HANNOVER-BURGDORF (red). 

Erster Sieg für die TSV Hannover Burgdorf im Jahr 2022. Die Mannschaft von Christian Prokop spielte sich am Donnerstag mit einem nie gefährdeten 33:23 (18:9)-Sieg im Bundesliga-Kellerduell gegen den TVB Stuttgart den Frust der vergangenen Wochen von der Seele und vergrößerte den Vorsprung auf die bedrohlich nahe gekommene Abstiegszone. „Es war ganz schön Druck auf dem Kessel. Wir wollten versuchen, eine seriöse und engagierte Leistung zu liefern und ich glaube, das ist ganz gut gelungen“, sagte Veit Mävers im Sky-Interview. Wann hatte es das zum letzten Mal in der ZAG Arena gegeben? Nachdem Filip Kuzmanovski zum 17:9 ins leere Tor traf, standen 2377 Fans schon 90 Sekunden vor der Pause auf ihren Plätzen feierten ihre Mannschaft.

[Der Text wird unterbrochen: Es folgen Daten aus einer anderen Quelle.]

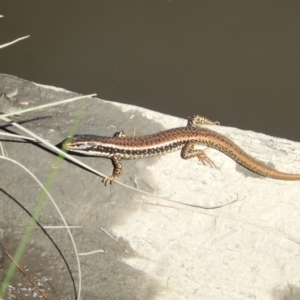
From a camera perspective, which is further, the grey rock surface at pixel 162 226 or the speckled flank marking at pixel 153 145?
the speckled flank marking at pixel 153 145

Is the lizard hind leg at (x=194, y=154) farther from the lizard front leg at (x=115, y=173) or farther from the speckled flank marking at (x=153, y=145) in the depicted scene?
the lizard front leg at (x=115, y=173)

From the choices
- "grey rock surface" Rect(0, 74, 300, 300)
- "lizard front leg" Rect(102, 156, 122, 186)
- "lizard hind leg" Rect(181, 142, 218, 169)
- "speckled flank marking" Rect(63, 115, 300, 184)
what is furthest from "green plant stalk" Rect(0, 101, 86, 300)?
"lizard hind leg" Rect(181, 142, 218, 169)

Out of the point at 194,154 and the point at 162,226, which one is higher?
the point at 194,154

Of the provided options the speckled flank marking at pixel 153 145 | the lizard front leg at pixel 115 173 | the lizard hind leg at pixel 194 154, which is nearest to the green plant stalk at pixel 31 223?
the speckled flank marking at pixel 153 145

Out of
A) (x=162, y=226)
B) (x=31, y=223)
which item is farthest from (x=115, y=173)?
(x=31, y=223)

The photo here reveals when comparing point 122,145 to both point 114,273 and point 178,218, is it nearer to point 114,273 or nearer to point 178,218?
point 178,218

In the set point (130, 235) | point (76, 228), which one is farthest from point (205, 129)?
point (76, 228)

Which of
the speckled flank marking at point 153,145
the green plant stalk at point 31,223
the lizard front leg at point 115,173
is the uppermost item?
the speckled flank marking at point 153,145

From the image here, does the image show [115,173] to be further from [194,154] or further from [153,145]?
[194,154]
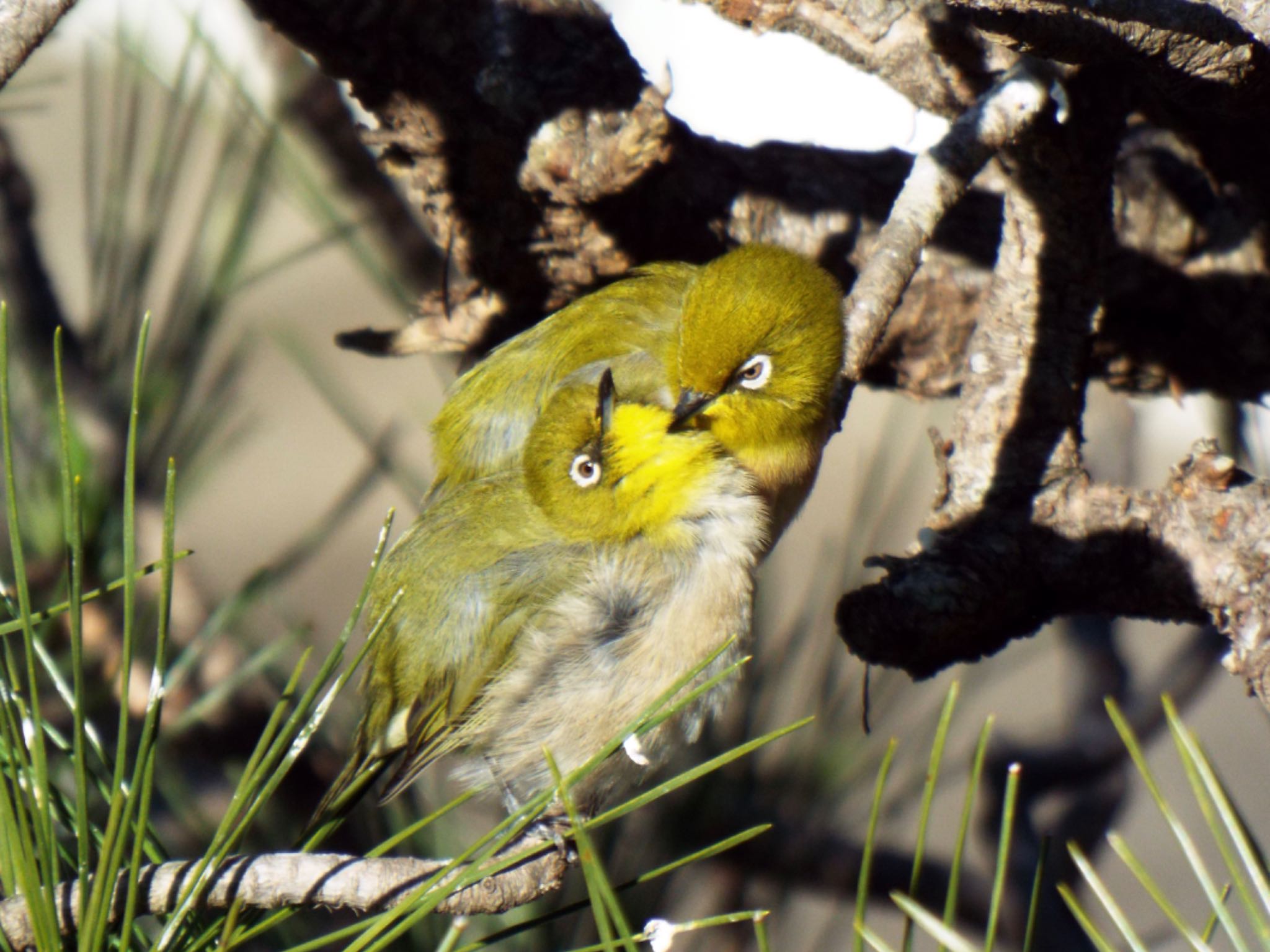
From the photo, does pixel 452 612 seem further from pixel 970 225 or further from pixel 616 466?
pixel 970 225

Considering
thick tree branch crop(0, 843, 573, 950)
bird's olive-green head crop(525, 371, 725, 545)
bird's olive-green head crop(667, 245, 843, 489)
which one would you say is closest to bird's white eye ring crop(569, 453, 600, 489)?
bird's olive-green head crop(525, 371, 725, 545)

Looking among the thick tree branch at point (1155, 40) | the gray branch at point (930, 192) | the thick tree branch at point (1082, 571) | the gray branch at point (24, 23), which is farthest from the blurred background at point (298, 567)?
the gray branch at point (24, 23)

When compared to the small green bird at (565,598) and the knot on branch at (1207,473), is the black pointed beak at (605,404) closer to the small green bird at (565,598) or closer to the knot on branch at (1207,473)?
the small green bird at (565,598)

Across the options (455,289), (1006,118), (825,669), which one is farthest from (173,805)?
(1006,118)

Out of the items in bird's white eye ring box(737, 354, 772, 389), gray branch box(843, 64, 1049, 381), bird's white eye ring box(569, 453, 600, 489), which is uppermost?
gray branch box(843, 64, 1049, 381)

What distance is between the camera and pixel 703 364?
115 centimetres

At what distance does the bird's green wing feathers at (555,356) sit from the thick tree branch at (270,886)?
2.09ft

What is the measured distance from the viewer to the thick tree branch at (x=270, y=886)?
1.99 feet

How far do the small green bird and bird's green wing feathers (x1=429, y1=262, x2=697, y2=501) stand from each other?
0.04m

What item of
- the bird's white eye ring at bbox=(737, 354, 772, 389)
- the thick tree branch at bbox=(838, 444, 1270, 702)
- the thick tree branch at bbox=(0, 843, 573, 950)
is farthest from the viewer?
the bird's white eye ring at bbox=(737, 354, 772, 389)

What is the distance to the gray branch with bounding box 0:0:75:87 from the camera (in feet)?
2.09

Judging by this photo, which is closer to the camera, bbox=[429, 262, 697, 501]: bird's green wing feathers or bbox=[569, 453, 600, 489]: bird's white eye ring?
bbox=[569, 453, 600, 489]: bird's white eye ring

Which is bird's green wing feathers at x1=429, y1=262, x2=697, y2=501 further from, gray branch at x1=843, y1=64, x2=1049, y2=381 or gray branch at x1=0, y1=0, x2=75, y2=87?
gray branch at x1=0, y1=0, x2=75, y2=87

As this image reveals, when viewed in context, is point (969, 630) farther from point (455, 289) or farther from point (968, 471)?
point (455, 289)
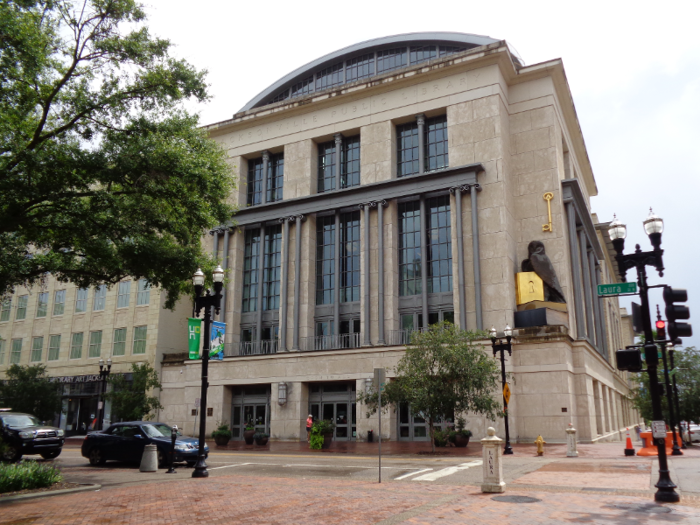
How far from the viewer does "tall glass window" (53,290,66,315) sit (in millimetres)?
52688

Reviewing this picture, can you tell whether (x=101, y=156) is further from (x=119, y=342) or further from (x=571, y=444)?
(x=119, y=342)

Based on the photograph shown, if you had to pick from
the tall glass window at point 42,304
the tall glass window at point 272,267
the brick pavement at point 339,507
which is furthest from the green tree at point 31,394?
the brick pavement at point 339,507

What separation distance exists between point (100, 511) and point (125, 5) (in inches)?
564

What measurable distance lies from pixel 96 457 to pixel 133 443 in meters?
1.79

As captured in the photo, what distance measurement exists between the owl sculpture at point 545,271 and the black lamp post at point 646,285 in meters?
23.3

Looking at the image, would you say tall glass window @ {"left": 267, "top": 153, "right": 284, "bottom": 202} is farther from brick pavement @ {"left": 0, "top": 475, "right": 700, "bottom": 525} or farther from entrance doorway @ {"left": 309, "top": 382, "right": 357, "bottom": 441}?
brick pavement @ {"left": 0, "top": 475, "right": 700, "bottom": 525}

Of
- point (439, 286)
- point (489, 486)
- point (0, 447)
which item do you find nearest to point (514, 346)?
point (439, 286)

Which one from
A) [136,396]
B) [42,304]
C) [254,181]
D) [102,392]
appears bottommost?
[136,396]

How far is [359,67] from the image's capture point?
51.0 metres

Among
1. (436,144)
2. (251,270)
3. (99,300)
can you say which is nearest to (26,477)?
(251,270)

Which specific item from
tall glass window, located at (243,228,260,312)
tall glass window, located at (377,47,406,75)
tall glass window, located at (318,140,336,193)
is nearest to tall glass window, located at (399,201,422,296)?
tall glass window, located at (318,140,336,193)

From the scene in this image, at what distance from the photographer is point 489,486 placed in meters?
12.8

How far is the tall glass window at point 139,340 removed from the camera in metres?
47.1

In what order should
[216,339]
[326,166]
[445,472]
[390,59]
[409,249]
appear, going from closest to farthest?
[445,472] < [216,339] < [409,249] < [326,166] < [390,59]
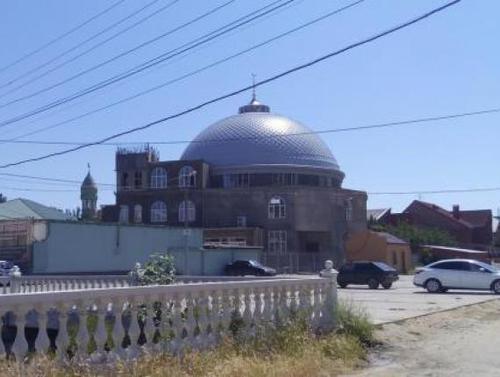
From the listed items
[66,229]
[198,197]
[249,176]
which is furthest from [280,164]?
[66,229]

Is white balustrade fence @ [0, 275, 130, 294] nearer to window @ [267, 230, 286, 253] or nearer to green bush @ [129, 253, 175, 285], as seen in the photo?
green bush @ [129, 253, 175, 285]

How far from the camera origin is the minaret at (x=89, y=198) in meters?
97.3

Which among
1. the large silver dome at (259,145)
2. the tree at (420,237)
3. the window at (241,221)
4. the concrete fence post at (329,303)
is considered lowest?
the concrete fence post at (329,303)

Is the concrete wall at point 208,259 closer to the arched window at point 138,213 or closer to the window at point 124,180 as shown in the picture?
the arched window at point 138,213

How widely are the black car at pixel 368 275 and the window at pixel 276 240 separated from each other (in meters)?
36.1

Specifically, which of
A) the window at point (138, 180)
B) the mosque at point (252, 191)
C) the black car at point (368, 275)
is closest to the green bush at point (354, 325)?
the black car at point (368, 275)

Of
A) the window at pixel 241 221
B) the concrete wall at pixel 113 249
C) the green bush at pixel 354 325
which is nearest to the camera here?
the green bush at pixel 354 325

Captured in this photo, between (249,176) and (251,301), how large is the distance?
73.8 m

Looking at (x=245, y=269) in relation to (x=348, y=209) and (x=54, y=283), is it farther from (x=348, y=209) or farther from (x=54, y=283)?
(x=54, y=283)

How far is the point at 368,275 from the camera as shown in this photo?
1537 inches

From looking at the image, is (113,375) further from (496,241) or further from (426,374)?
(496,241)

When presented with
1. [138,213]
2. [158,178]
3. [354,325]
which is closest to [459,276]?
[354,325]

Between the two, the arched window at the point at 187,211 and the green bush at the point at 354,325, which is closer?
the green bush at the point at 354,325

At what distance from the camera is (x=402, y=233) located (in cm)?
8938
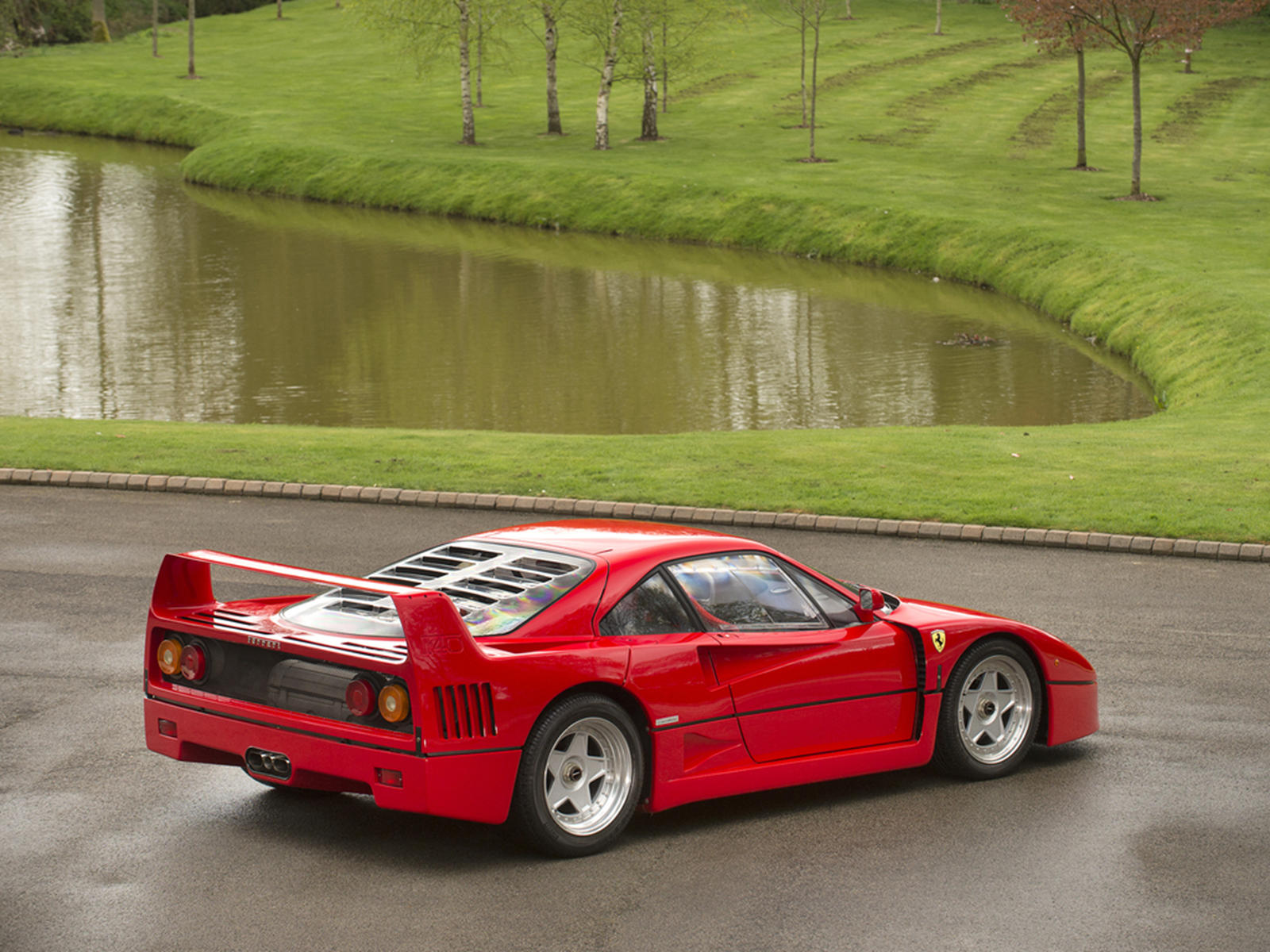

Die begann konzentriert und erstickt mit einer starken Abwehr jegliche Bemühungen der Gäste im Keim. „Wir waren heiß und wollten unbedingt gewinnen“, sagte Mävers. Nach Ballgewinnen ging es mit Tempo nach vorn. Filip Kuzmanovski traf in der 7. Minute zum 4:1. Das einzige, was zunächst nicht passte, war die Chancenverwertung. Doch die Abwehr blieb griffig. Vincent Büchner eroberte die Kugel und vollendete im Gegenstoß zum 8:2. Nach 20 Minuten nahm TVB-Trainer Roi Sanchez die zweite Auszeit, doch die Recken blieben am Drücker. In bester Morten Olsen Manier erhöhte Veit Mävers auf 11:5 (22.) Auch die wohlwollende Unterstützung der Unparteiischen, die immer wieder auf den Siebenmeterpunkt zeigten, half den Gästen nicht. Hannover blieb unbeeindruckt und vergrößerte den Abstand beim Seitenwechsel auf neun Tore. Ohne die tolle Leistung der Gastgeber zu schmälern: der TVB ließ nahezu alles vermissen, was im Abstiegskampf gefragt ist und präsentierten sich noch schwächer als beim 22:34 im Hinspiel. Insgesamt zehn Ballgewinne gelangen den Recken. Durchgang zwei begann, wie der erste endete. Johan Hansen fing einen Pass ab und Filip Kuzmanovski traf ins leere Tor. Wenig später wiederholte der dänische Olympiasieger das Kunststück zum 22:11 (37.). Im Gefühl des sicheren Sieges ließ die Konzentration dann nach. Glück für die Gäste, die mit dem Ergebnis am Ende gut bedient waren.